The agency will be closely coordinating with relevant agencies to develop public-private partnership (PPP) deals—subject for review—to further modernize the ports of Davao-Sasa, Iloilo, Cagayan de Oro, General Santos and Zamboanga.

“These five ports have been identified as both strategic and commercially important, with Davao-Sasa being the priority target for redevelopment, although on a more conservative and cost-efficient level than originally planned,” Santiago said.

He admitted that with limited resources, the PPA will have a hard time to further develop ports in the Philippines. However, with the help of port companies, the agency may be able to accelerate infrastructure and traffic growth.

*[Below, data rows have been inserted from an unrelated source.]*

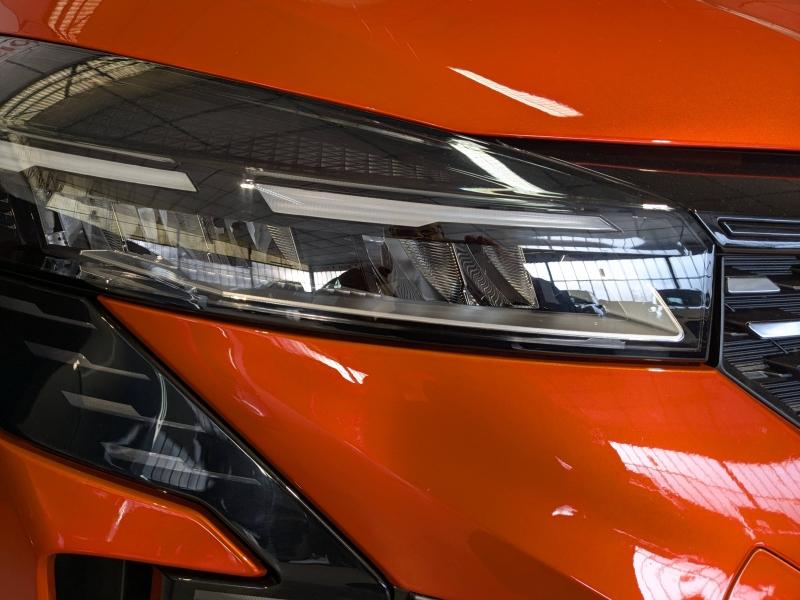 RENAULT Clio d’occasion à vendre à MANOSQUE chez AIX AUTOMOBILES (Photo 17)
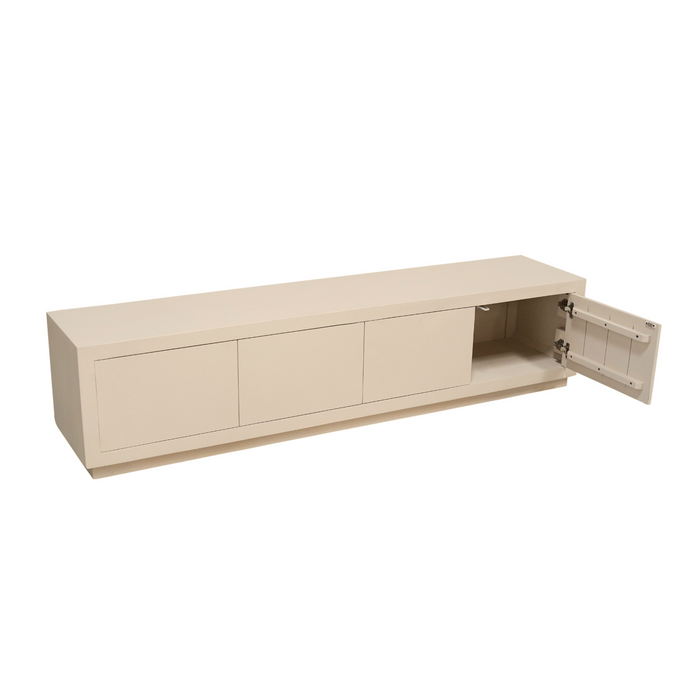 Starfurn Tv meubel Brussel Sand | 200 cm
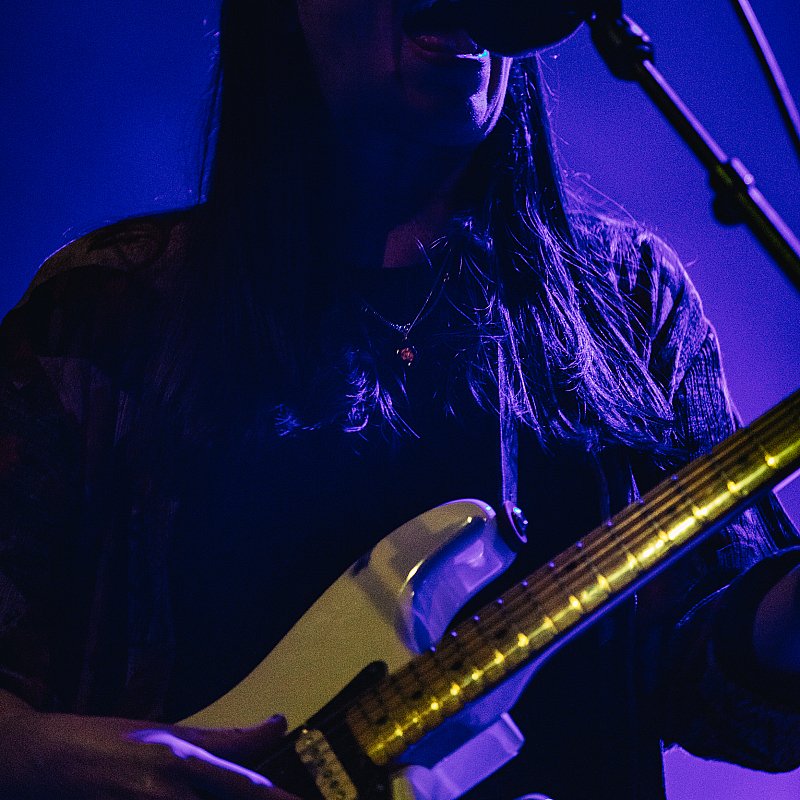 Naga Ghost at Handelsbeurs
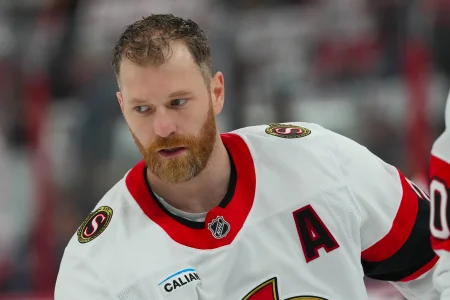 Annonce majeure concernant Claude Giroux et le Canadien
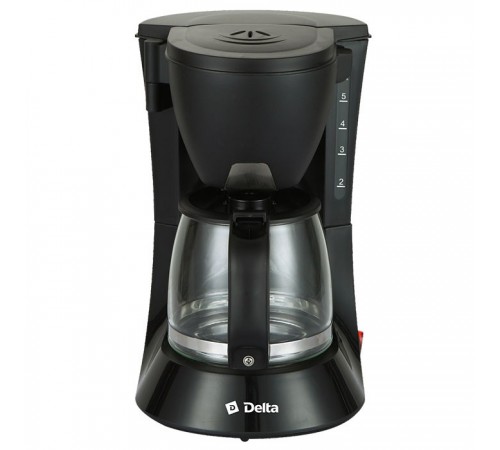 Кофеварка Delta DL-8153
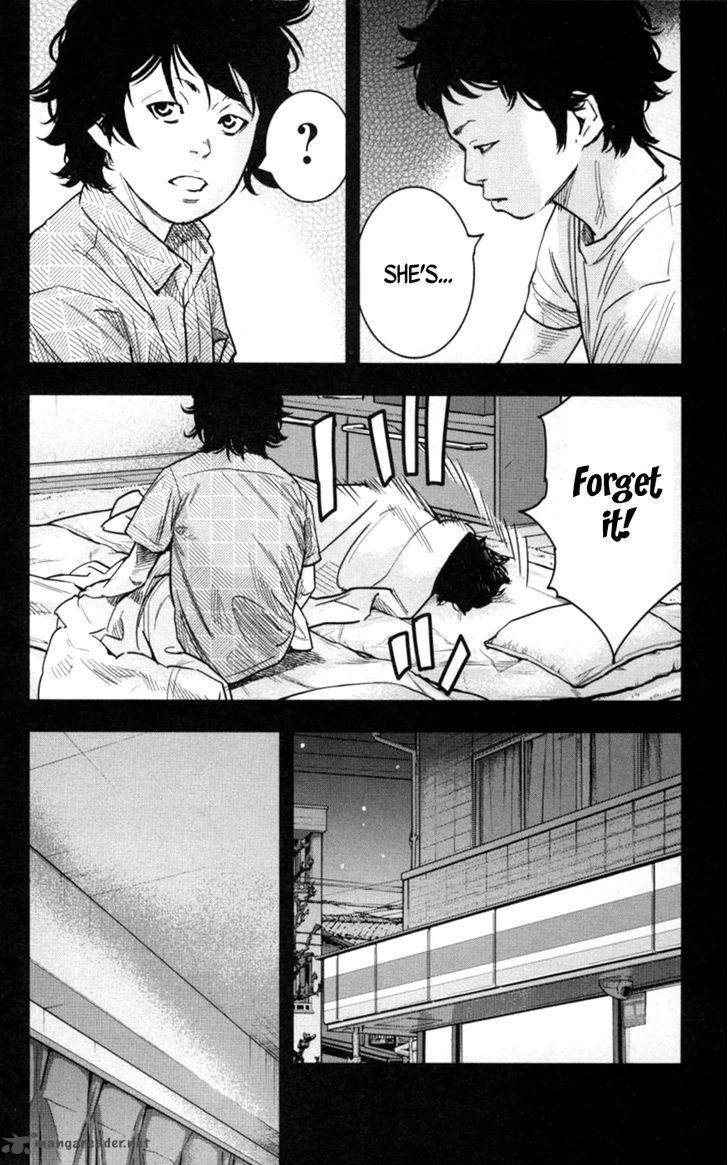 Clover Tetsuhiro Hirakawa 269 14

“While we admit that elevating the standards of the ports to world standards is no easy task, we are initially setting our sights on the major ports for the private sector to participate in, such as the Manila South Harbor, the Manila International Container Terminal, the North Port, Sasa Wharf in Davao, General Santos, Cagayan de Oro, Iloilo and Zamboanga. These ports already handle the bulk of local and international passage and cargo volume,” Santiago said.

Santiago added that port-related facilities such as road projects will also help drive growth into the sector, citing projects being undertaken by Metro Pacific Investments Corp. (MPIC) in Manila.

“Same projects are also in the pipeline or already being implemented in the Visayas and Mindanao, which are also aimed at easing vehicular traffic to and from major ports. Before the end of the term of President Duterte, we will be seeing great improvement in terms of cargo turnaround in and out of the ports due primarily to the Build, Build, Build Program of the government,” he said.

No longer just a catch-up game

All these are the Philippines’s answer to the catch-up game that it is playing with its neighbors in the maritime world. But for Guerrero, the game is no longer just a play of catch-up.

“What we need to do is leapfrog,” he said.

In leapfrogging, his agency is now tracking future trends that may affect the local maritime industry either positively or negatively.

“For example, cruise tourism is now booming, and yet we are still crafting rules and regulations and policies concerning cruise tourism. We have to anticipate other future trends and emerging requirements,” Guerrero said.

Marina, he said, is also studying the effects of technology on the local industry, citing countries that successfully used autonomous ships.

“There are new technologies emerging in the market, and these are also things that we need to address,” Guerrero explained.

Change the narrative

For Ho, all these can be done effectively and efficiently if the President leads and makes the maritime agenda a priority.

“It really needs the President to lead this,” she said, citing Indonesian President Joko Widodo’s Poros Maritim Dunia (PMD), which calls for Indonesians to “work together to develop Indonesia into a global maritime access, a global civilizational hub.”

The said initiative seeks to transform Indonesia into a maritime powerhouse with the development of a coherent and holistic maritime strategy, given the country’s archipelagic nature.

“Everyone is blaming the wrong things—the one that’s missing is the head, and we are wagging the tail,” Ho said.

The government, she said, must institutionalize a change in narrative.

“The problem is government officials are not one—there’s one thinking about trade, and the other thinking about transport are not together, they are ‘siloed.’ We should talk as if we are one enterprise called the Philippines—holistic beginning to end,” Ho said.